The “Women of the Reformation” commemorative stamp was designed by Susann Stefanizen and presented to the public in the Market Church in Hannover, Germany. Photo: Federal Ministry of Finance

Illustrating the contribution of courageous women

(LWI) – Alongside men such as Martin Luther and Philipp Melanchthon, many women had a hand in bringing about the Reformation 500 years ago. This was shown with a commemorative stamp in their honor, which is available at the German postal service since the beginning of October. It pictures three stylized women's heads in different colors with the legend "Frauen der Reformation" (Women of the Reformation). The stamp has a nominal value of 3.70 Euro – the postage for a large international letter in Germany.

A "far-reaching new development in the church" such as the Reformation was only possible "because many were involved in the making of it – including women," explained Dr. Eske Wollrad, director of the Protestant Centre on Women and Men when the stamp was introduced. Reformation means "that the gospel has found a new path to people." In the early days of the Reformation, this occurred in houses and the streets, i.e., in public – and women were involved, she elaborated. Discussions were no longer taking place among academia and clergy only.

Powerful noblewomen like Elisabeth von Calenberg-Göttingen or Elisabeth von Rochlitz had a crucial impact on the Reformation, said Wollrad. They had the political power to introduce the Reformation in their territories.

In an interview introducing the stamp in journal “postfrisch” Rev. Dr. Margot Käßmann, ambassador of the Council for the Evangelical Church in Germany (EKD) for the 2017 Reformation commemoration, highlighted a few of these women of the Reformation.

She said one of those who engaged in the public theological discussion was Argula von Grumbach. A Franconian baroness, she was one of the best-known authors of pamphlets in the Reformation period and renowned far beyond Franconia's borders. Argula von Grumbach, Käßmann said, had discussions with Luther when he stayed in Coburg Castle during the Imperial Diet of Augsburg in 1530. Grumbach also protested to the Ingolstadt university president when he wanted to ban Reformation literature, and she wrote leaflets. "What a courageous woman!" Käßmann said.

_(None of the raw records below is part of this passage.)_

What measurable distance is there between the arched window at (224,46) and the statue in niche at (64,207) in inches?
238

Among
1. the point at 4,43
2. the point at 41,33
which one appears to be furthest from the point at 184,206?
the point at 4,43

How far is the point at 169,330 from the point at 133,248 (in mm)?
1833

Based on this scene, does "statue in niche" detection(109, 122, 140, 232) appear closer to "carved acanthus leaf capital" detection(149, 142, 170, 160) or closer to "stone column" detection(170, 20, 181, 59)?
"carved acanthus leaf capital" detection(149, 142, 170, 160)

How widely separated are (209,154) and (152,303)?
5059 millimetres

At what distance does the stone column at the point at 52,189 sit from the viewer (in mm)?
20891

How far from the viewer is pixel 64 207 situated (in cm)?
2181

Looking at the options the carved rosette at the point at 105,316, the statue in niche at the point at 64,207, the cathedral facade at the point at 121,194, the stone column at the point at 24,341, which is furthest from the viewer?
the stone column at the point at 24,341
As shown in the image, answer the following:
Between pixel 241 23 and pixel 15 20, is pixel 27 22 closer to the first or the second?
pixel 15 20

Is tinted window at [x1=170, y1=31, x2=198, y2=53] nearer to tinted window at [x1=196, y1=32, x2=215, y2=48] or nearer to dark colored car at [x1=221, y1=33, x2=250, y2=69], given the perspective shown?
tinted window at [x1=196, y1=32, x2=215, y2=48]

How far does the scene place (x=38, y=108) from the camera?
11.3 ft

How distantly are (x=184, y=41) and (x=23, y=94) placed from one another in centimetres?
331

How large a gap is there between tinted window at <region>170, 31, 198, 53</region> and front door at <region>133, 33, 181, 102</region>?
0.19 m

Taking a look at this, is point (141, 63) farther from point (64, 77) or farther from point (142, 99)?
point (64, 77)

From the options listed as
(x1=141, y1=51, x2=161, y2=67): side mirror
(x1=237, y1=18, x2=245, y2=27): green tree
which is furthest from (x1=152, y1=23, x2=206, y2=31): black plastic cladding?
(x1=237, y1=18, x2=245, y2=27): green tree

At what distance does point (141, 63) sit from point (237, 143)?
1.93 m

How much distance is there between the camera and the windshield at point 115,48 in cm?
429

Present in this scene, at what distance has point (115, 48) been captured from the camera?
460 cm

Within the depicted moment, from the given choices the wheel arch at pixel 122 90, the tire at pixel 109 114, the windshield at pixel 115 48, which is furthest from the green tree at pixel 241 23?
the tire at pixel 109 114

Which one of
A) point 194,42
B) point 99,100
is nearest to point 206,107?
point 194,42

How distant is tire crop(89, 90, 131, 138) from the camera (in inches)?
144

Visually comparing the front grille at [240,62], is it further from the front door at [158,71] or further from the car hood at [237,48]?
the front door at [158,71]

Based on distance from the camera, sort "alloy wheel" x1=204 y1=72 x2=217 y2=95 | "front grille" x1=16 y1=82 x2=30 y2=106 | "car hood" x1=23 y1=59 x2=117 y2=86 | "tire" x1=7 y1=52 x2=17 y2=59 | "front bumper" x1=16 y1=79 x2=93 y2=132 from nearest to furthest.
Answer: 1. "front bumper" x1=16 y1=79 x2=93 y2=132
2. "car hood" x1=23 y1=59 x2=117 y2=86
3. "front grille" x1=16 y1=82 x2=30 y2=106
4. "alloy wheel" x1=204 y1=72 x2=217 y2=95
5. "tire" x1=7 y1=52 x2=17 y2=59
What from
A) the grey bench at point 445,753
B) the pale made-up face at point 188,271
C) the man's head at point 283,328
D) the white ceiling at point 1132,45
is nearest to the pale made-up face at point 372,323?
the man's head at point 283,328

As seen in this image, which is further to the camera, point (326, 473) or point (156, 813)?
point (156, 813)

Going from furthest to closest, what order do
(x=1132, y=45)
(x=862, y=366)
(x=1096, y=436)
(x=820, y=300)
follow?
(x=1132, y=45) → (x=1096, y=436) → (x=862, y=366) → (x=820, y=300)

"The women of the Reformation were driven by the fundamental insight that forgiveness and justification take place actually and in reality, through God's Word," said Wollrad. "Yet God's Word is not bound to a mediating authority in the person of a priest but is revealed through personal study of the Bible. For this reason, the Reformation was also an educational movement for women, motivating them to engage with theological issues."